Friday, July 6, 2012

Syntimber




We found a two-foot section of a plastic 2x6 board on the beach, a cut-off scrap, most likely the end of a larger piece of decking. How to parse that one? This washed-up plastic board, made from trashed plastic, will never be anything other than plastic pollution once its usefulness has expired. Once the mix of all kinds of plastic is made into a board, it will never be another something—only more landfill, more toxins leaching out to the sea. And, if I have to replace my old redwood deck...? What will I do? I sure don’t want to cut more trees—oh boy livin' large in the age of trash.

Plastic is seldom recycled. It is either down-cycled or up-cycled. Confused? Up-cycling means making something more useful from trash like making fleece clothes from PET bottles. Down-cycling converts waste into something useful but less functional, like shampoo bottles into shipping pallets, into boards like this 2x6. Once the down-up has happened that’s the end of the line— a slight detour in a straight line toward the trash. No chasing arrows.

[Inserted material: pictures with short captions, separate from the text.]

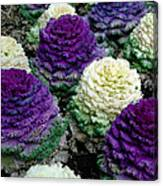 Ornamental Cabbage Canvas Print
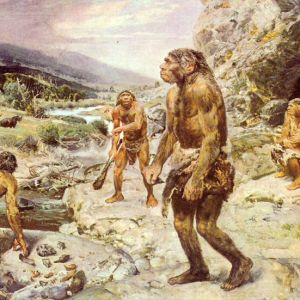 Neanderthals-Could-Cope-with-Warming-Climate-2.jpg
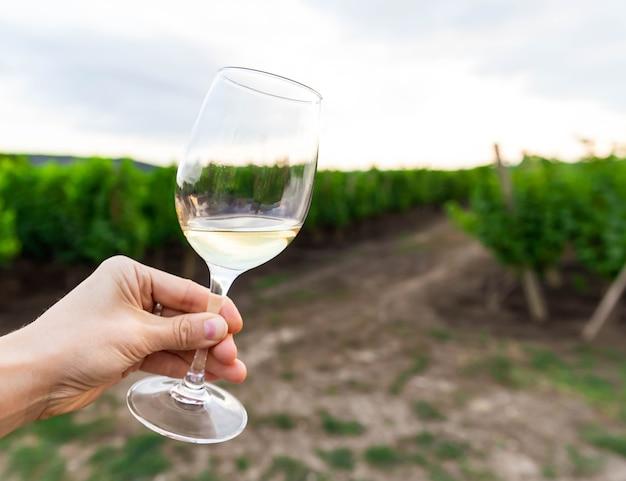 Женщина, держащая бокал белого вина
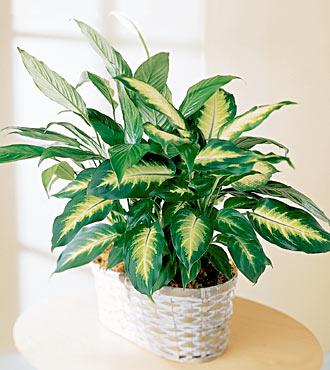 (plante d'intérieur) DIeffenbachia Gp_07_10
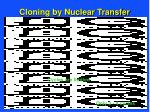 cloning by nuclear transfer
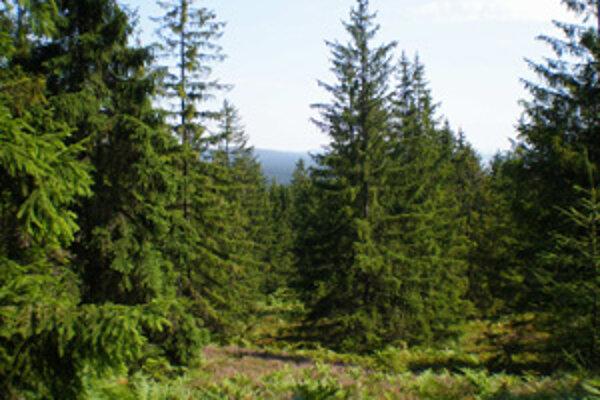 Lesné porasty na Kysuciach rozdelili podľa rozsahu poškodenia.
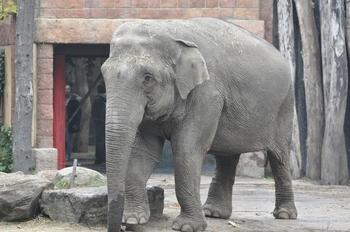 dierenpark amersfoort 2011 038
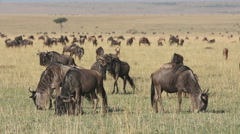Blue wildebeest  grazing on grassland, Masai Mara National Reserve, Kenya Stock Footage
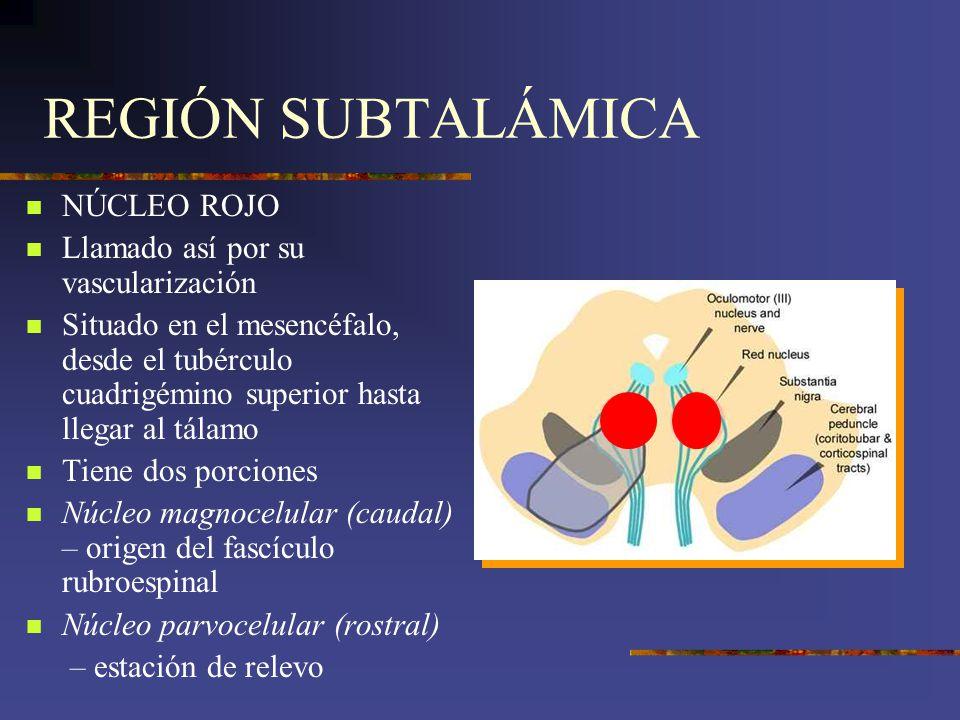 REGIÓN SUBTALÁMICA NÚCLEO ROJO Llamado así por su vascularización Situado en el mesencéfalo, desde el tubérculo cuadrigémino superior hasta llegar al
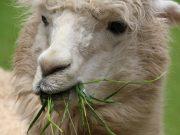 Tierbegegnungen mit Lama
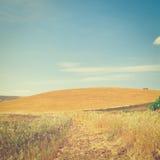 After Harvest Stock Image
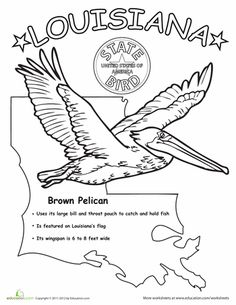 U.S. State Bird Coloring Pages | Education.com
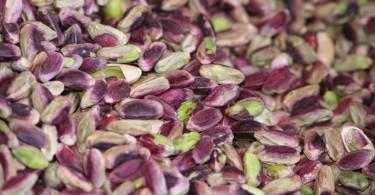 pistacchi bronte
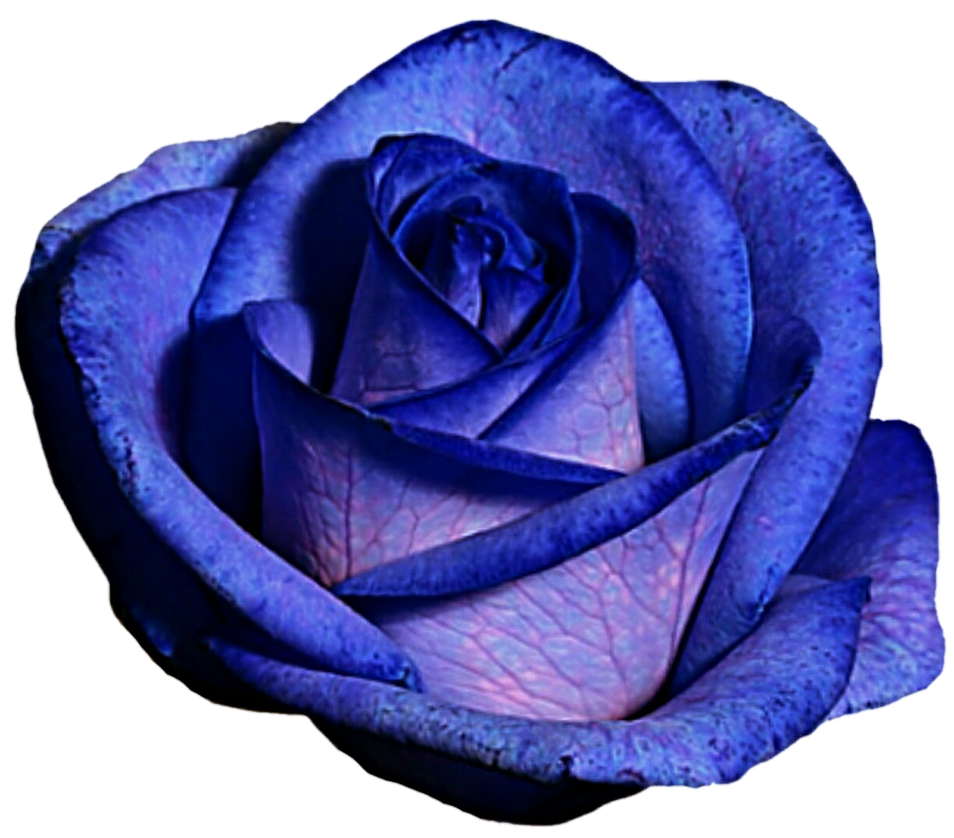 Blue and purple rose by jeanicebartzen27 on deviantart blue and purple rose by jeanicebartzen27 izmirmasajfo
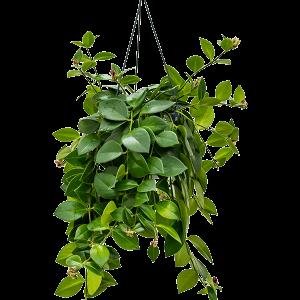 Aeschynanthus mona lisa 40 cm mags, 15 cm-es cserépben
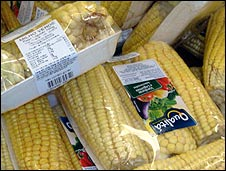 Corn cobs on sale in Brazilian supermarket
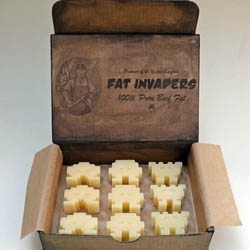 UK artist Linda Hubbard's 'Fat Invaders' made of real beef fat is just one of her many propaganda sculptures.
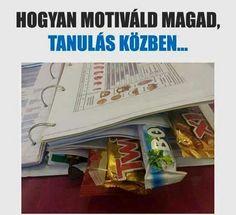 Hogyan motiváld magad tanulás közben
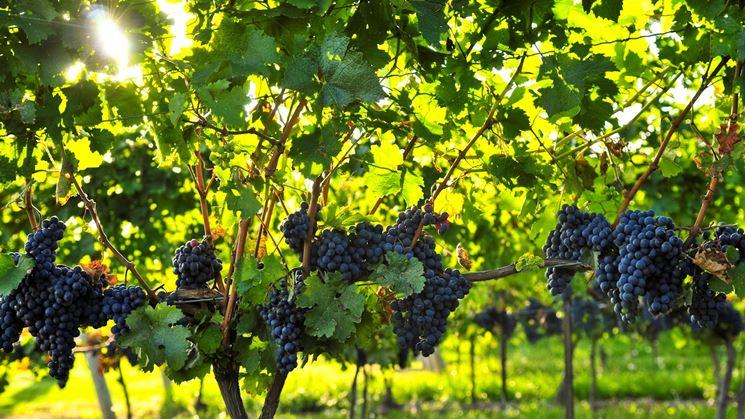 esempio di viti con uva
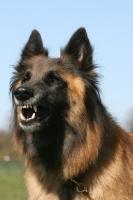 Picture of Belgian Shepherd Dog, Malinois barking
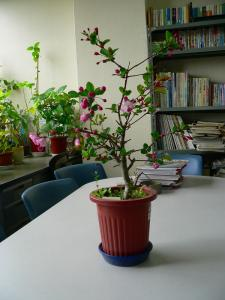 写真キャプション=春の到来ともに、やっと咲き始めた「街道桜」の鉢植え
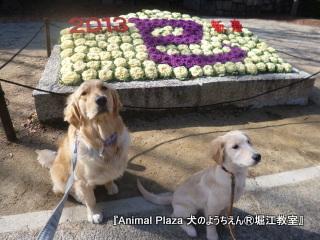 2013年正月犬のようちえん®堀江教室 (1)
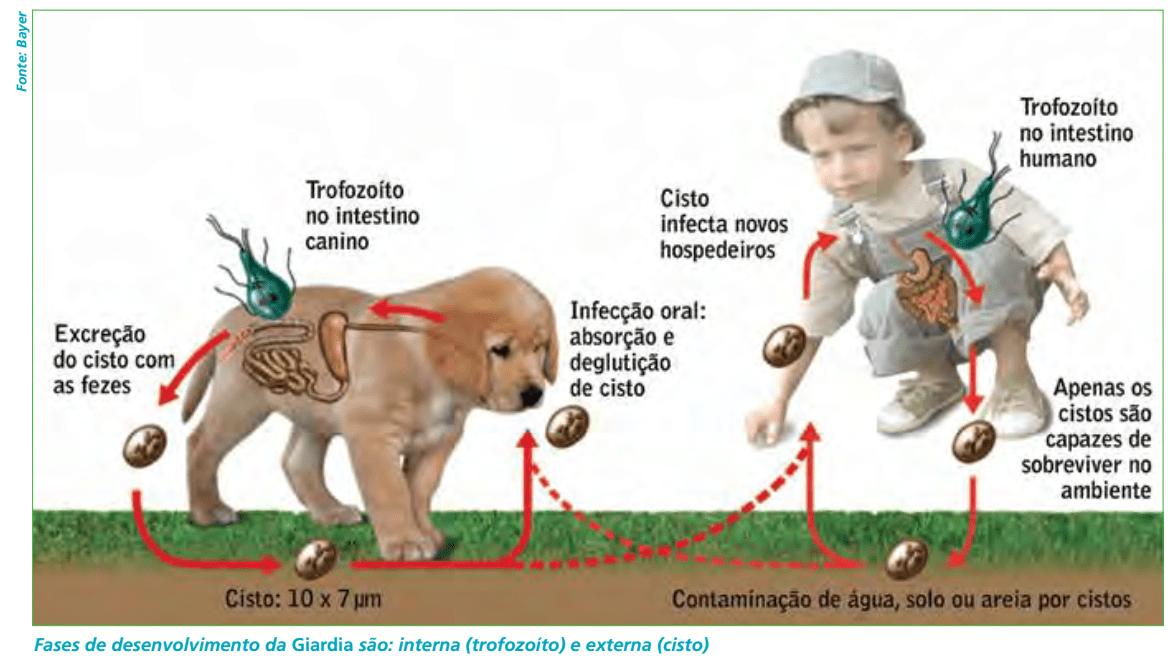 Giardicid 500mg  5 Comp. Cepav Giardíase Cães E Gatos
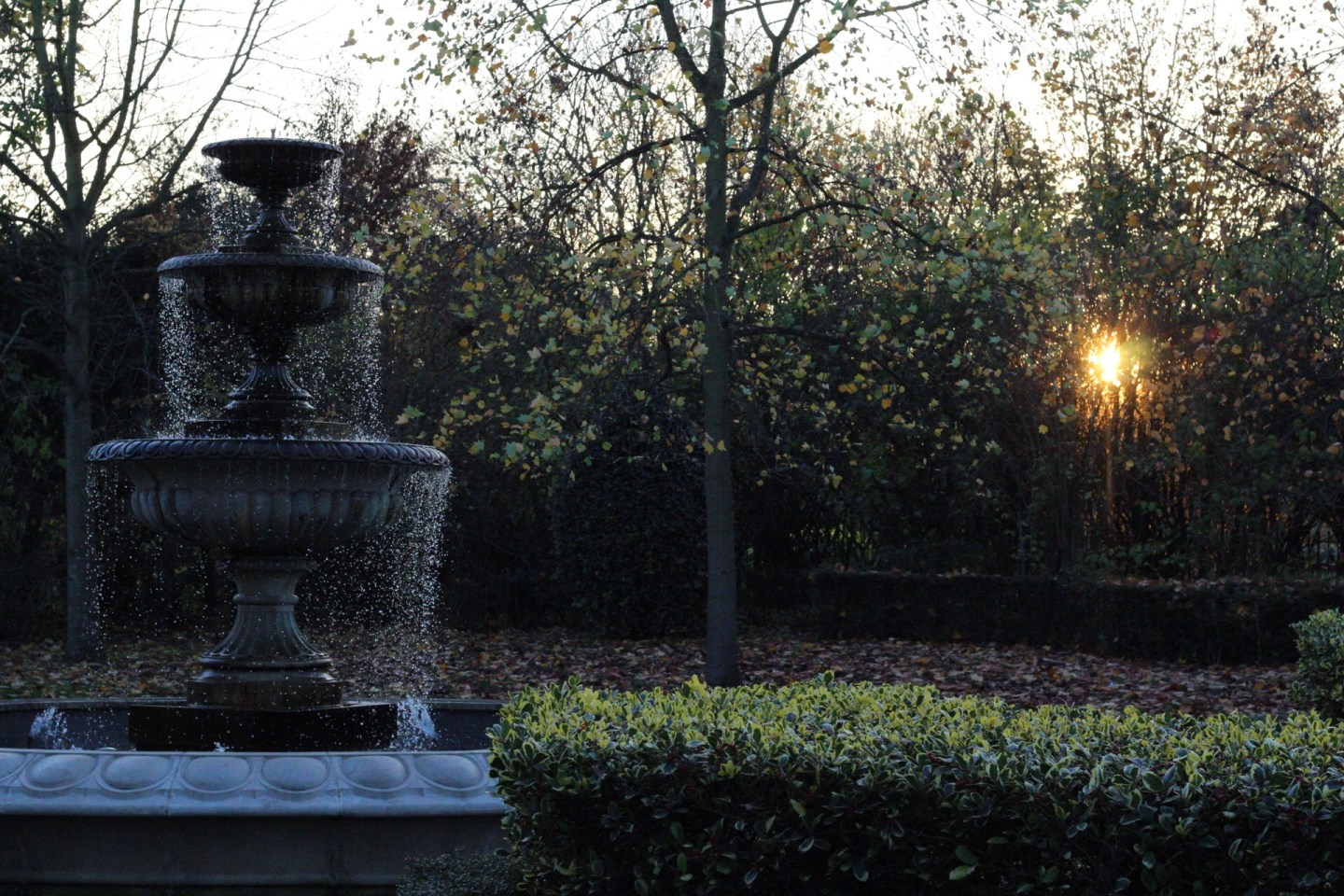 Fountain in front of sunset peeking through trees in London park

Recycling means used over again for a similar purpose—an aluminum can becomes an aluminum can; a glass bottle becomes a glass bottle.

Feeling "green washed?" Just when you were feeling so virtuous tossing that plastic water bottle in the proper bin, you find out that the container industry has been hard at it putting the onus on the consumer. For years, instead of taking responsibility at the source, billions of bottles are spewing out and into the waste stream. The container industry has resisted putting a return tax, or bottle deposits and has actively moved to defeat bill after bill. Remember “No Deposit, No Return?”

The true costs of plastic are never fig'ered into the equation. But what happens next? Maybe the Cradle-to-Cradle idea?  This is the most sustainable concept yet devised—make stuff in closed loops, feeding the natural cycle and the techno cycle. The natural cycle is about composting, converting "waste" to food or soil. The techno cycle is about true recycling—that a can becomes a can again. Creating plastic that can have several lives as the same thing. The sole of a flip-flop becomes a new sole. And yet, picking up a four pound 2x6 piece of plastic and carrying it home feels like a tiny virtue. And telling about it, feels like a breath of sanity.